The US can hardly be regarded as anything other than a duplicitous peril to India’s integrity and autonomy. It only cares for Indian manpower, and infrastructure facilities as a signal to China for a highly unlikely actual military engagement with it, while the contours of their condominium are defined to the accompaniment of militarised tensions. India’s growing middle class market and its technically skilled domestic manpower are an important subsidiary additional attraction for the US. India has become a destination for outsourcing production of US consumption needs for digital services, with or without temporary rights of presence for Indians in the US for delivery. But virtually open war has been declared against India by US government agencies like USCIRF, its shameless arms-length media proxies and a malicious American academia.

The US refurbishing Pakistani F-16s while its national military planning, including nuclear strategy, are fully integrated with China’s war plans against India, is nothing short of treachery. This episode will no longer be dismissed as minor, as some in India have done, if China helps arm Pakistani F-16s with advanced missiles and India’s border standoff with China turns into real combat. The abiding US attempt is regime change in the hope of implanting the kind of accommodating political elite every other US ally is apt to become. If there are any doubts, the willingness of Europeans to contemplate national suicide to comply with US injunctions over the Ukraine should be a wake-up call for complacent Indians.

India’s new-found intimate friend, France, is ruthless in calculating national interest and immediate advantage though there is an absence of any obvious conflict between their respective contemporary national goals. But the bonhomie is essentially actuated by Indian purchase of French military hardware that lowers the average cost of exorbitant R&D commitments through larger production runs that exports to India allow. The rationale of overdone Israeli solicitude for India is not dissimilar since nothing apparently holds back its global cosmopolitan intellectual elite from unsparing attacks on India and its civilization, from the sanctuary of media houses and by vicious academics in the West. Both countries have relatively small markets for their own defence output and exports are an essential aspect of reducing average costs and ensuring affordability for domestic use. One only hopes the evident cynicism underlying the dynamics of the situational logic of their relationship with India has dawned on its own decision-makers.

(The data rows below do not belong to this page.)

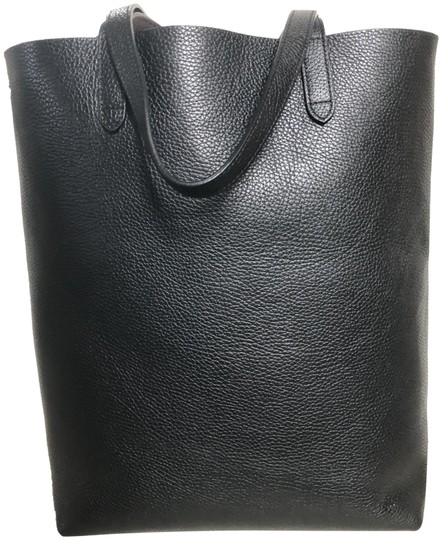 Preload https://img-static.tradesy.com/item/25341909/tall-structured-black-leather-tote-0-1-540-540.jpg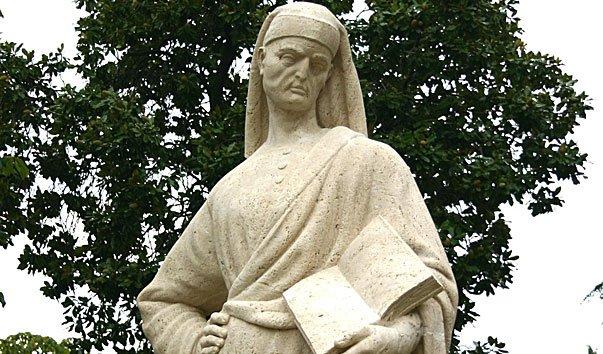 Памятник врачу Петру Абанскому в парке Монтирон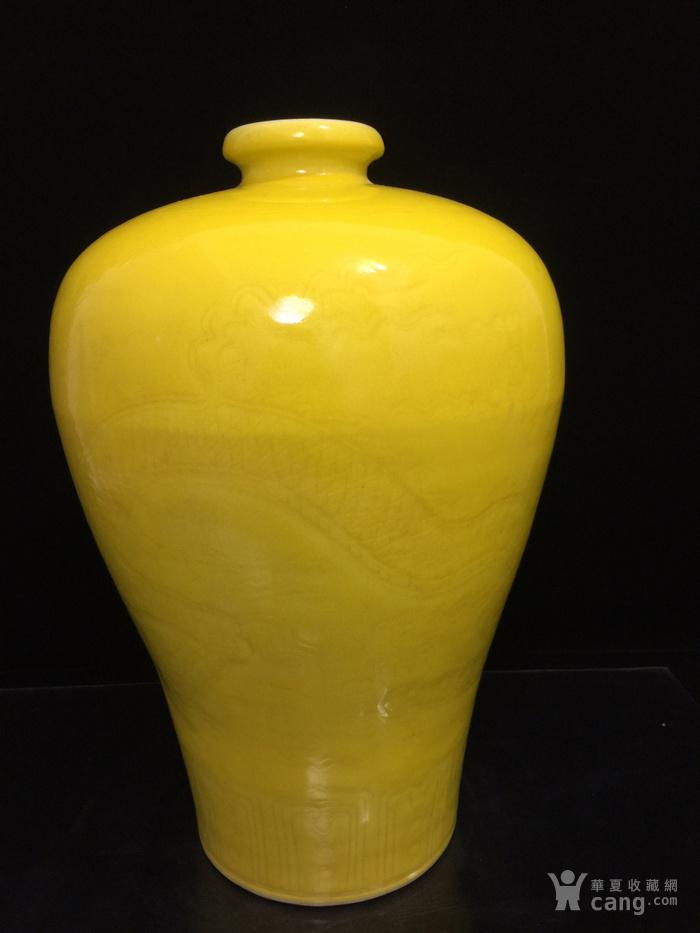 明,黄釉暗纹龙纹梅瓶图4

The Indo-Russian relationship has long antecedents that justify indulgence in some sentimentality about its allure. Russia has been a reliable friend since the early 1950s, Stalin dispatching food grains to India when Russia’s own post-war situation was still appalling beyond imagining and the US response to India’s plea for supplies had been humiliating. The USSR could not offer succour to India in 1962, having already fallen out with China earlier and preoccupied with the climactic Cuban missile crisis. It rose to the challenge in 1971, mobilising forty divisions at the Sino-Soviet border as a warning against any intervention during India’s liberation war in East Pakistan and the rest is history. But India’s alleged strategic partner, the US, has managed to undermine this imperative partnership with Russia and the reliance on it to keep the mainstay of its air force flying, by forcing Russia into the arms of China in recent months.

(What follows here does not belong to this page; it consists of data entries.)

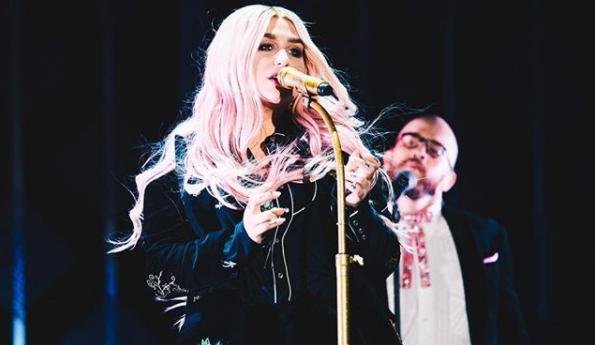 Kesha tombe sur scène à Dubaï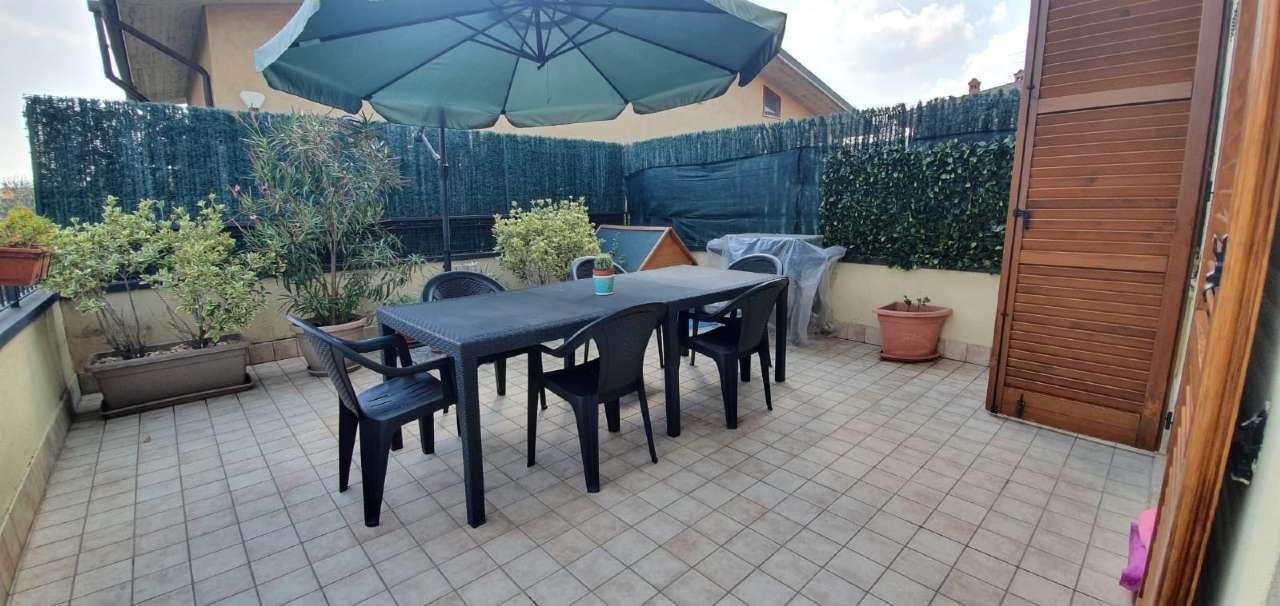 Appartamento in vendita a Boltiere, 3 locali, prezzo € 117.000 | CambioCasa.it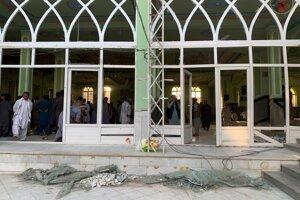 Mešita v Kandaháre po samovražednom útoku.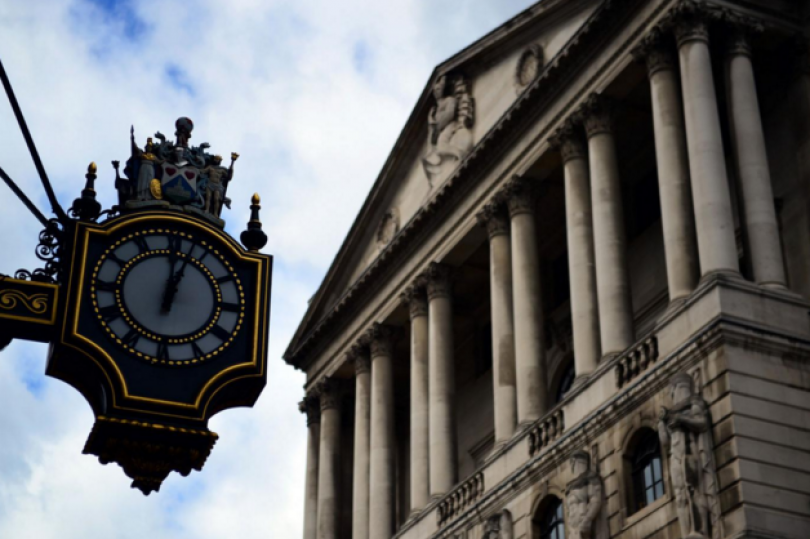 قرارات بنك إنجلترا اليوم، ماذا نستنتج منها وكيف ستؤثر على تداولات الاسترليني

The Sino-Russian engagement continues to deepen daily and casts a cloud over the Indo-Russian relationship. India has embarked on deft diplomacy to ensure the continuation of friendship with Russia, but it can no longer be taken for granted in a moment of crisis. Such a crisis will involve China whose covetousness of Indian territory has only grown over time, whetted successively by its dramatic economic advance since the late 1980s. China first seized Tibet formally in 1950, followed by Aksai China in 1962 and has since added Tawang to its list of demands as well as Arunachal Pradesh in its entirety. Demands for the strategic prize of J&K will likely follow if the Chinese economic and military gap with India continues to widen. India has deterred the insolence of the Middle Kingdom by mobilising militarily and it must remain constantly prepared for this challenge, the greatest historic direct and indirect threat to its integrity. – Firstpost, 30 November 2022

Dr. Gautam Sen taught international political economy for more than two decades at the London School of Economics. 

Indian and Chinese troops face-off along the LAC.

Brahmins are the Jews of India – Jakob De Roover

Iyengar Brahmin in the Madras Presidency

The contemporary stereotypes about Brahmins and the story about Brahminism … originate in Christian theology. … When European missionaries and merchants began to travel to India in great numbers, they held two certainties that came from Christian theology: false religion would exist in India; and false religion revolved around evil priests who had fabricated all kinds of laws, doctrines and rites in order to bully the innocent believers into submission. In this way, the priests of the devil abused religion for worldly goals. – Prof. Dr Jakob De Roover

Social science debate in India has been hijacked by the struggle between secularism and Hindutva for decades now. Usually the Sangh Parivar is blamed for this turn of events. However, it could well be argued that the Hindutva ideologues simply adopted the stance of the secularists.  Perhaps the best illustration is the case of anti-Brahminism.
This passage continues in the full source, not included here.